The head of Tutankhamun emerges from lotus flower




Among the treasures of the Golden King Tutankhamun: a small, attractive and unique head, a masterpiece of art, was found by Howard Carter at the entrance to the king's tomb. The piece depicts the king as a boy with beautiful features, executed in the style of Amarna, where the head emerges from the flower of lotus with the opening of the petals. The blue base is the water on which the flower grows. It is characteristic of the lotus flower that it closes its petals at dusk, and only opens at dawn towards the east; where the sun revives, so the open lotus flower symbolizes the sun that is renewed every morning, following its night journey to the other world. It symbolizes also the flowering of the sunrise in the eternal ocean (Nun) in the primal time according to the egyptian cosmogony (the theories of ancient Egyptian creation). Thus, this beautiful sculpture, which was found in the tomb, expresses a wish for the king in eternity and immortality. We note here that the sculptor followed the "Akhnatonic artisitc school" in the work of the head where skull head longitudinal feature of Amarna in the era of King Akhenaten, the father of Tutankhamun. The head is shaven and it seems that the hair has just begun to germinate where the artist expressed the appearance of it with small black dots and the eyes have been neatly defined in indigo blue.

Height: 30 cm.
The New Kingdom, the 18th Dynasty, the reign of King Tutankhamun.
Among the treasures of the tomb of King Tutankhamun, the Valley of the Kings, "Wast" (ancient Thebes, now Luxor).
The piece homes among the treasures of the Golden King in the Egyptian Museum in Cairo, Egypt.


The Sun springing from an openeing Lotus-flower in the form of the Child Horus.

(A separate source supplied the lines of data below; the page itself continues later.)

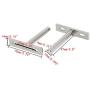 SpzcdZa 4pcs Floating Shelf Brackets 4 Inch Length Blind Shelf Supports Metal Hidden Concealed Invisible Shelf Support for Wall Shelving Bracket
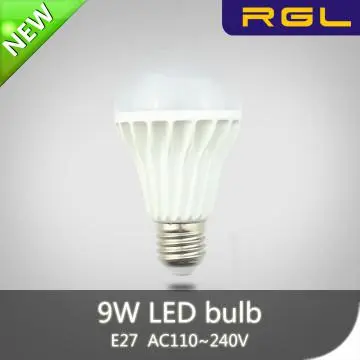 9W A65 Global LED Bulbs with CE & RoHS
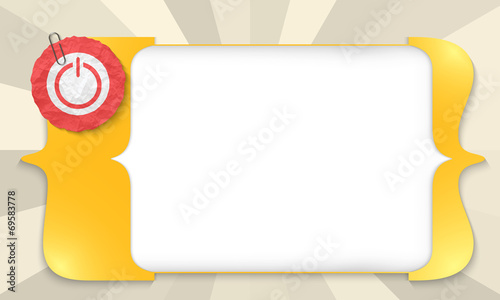 yellow square brackets for entering any text with power button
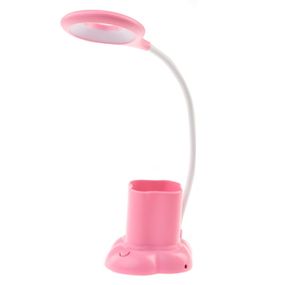 Настольная лампа на батарейках с USB LED SL-88 5W Pink
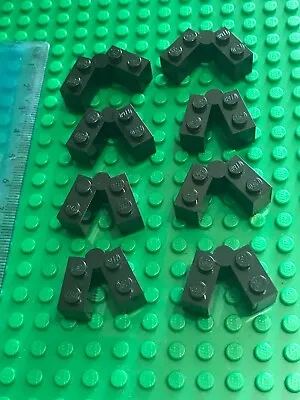 Buy Lego 8 X BLACK 2 X 2 X 2 Swivel Hinge Bricks / Articulated Hinged Railway Gate • 1.79£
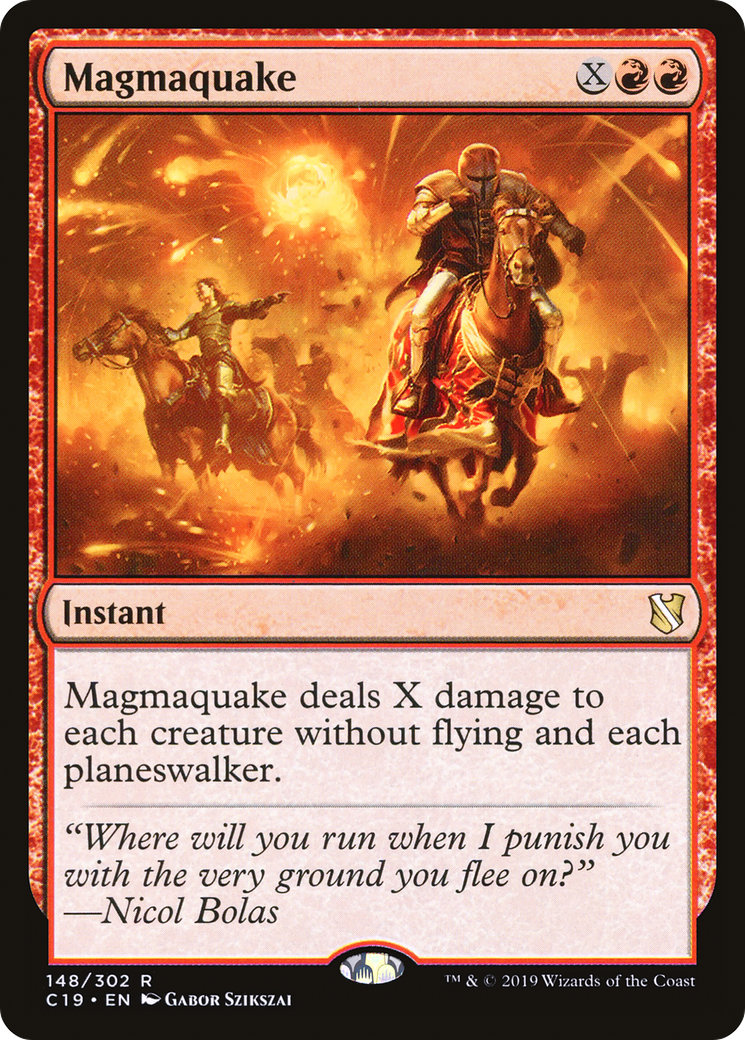 Image of Magmaquake (C19-148) - Commander 2019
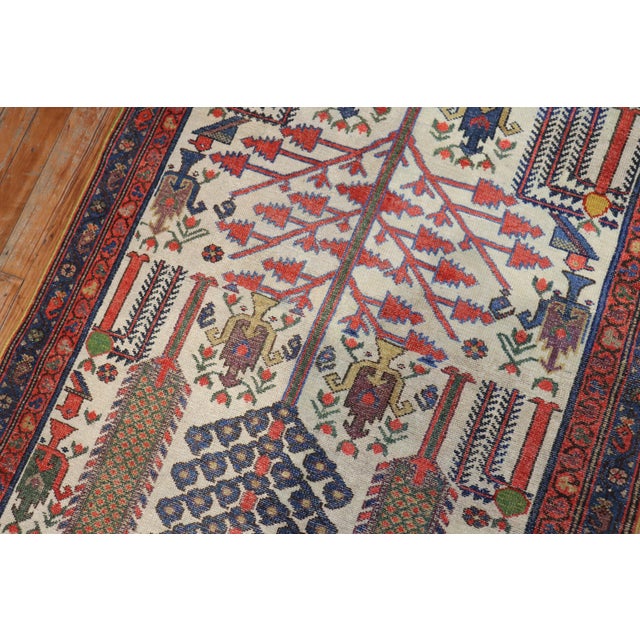 Early 20th Century Willow Tree Persian Runner - 3'2" x 13' For Sale In New York - Image 6 of 18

In the creation story of Hermopolis, the sun god, Ra emerged (self-created) from a lotus flower which grew in the chaos of Nun (primeval waters).
Papyrus Paintings from the Book of the Dead of the so-called Ani, Spell for being transformed into a lotus.
British Museum, London.

Hathor and Maat flank the ram god Atum in this gold and lapis lazuli breastplate of Queen Kama, mother of Osorkón III, king of the XXIII dynasty. Egyptian Museum, Cairo.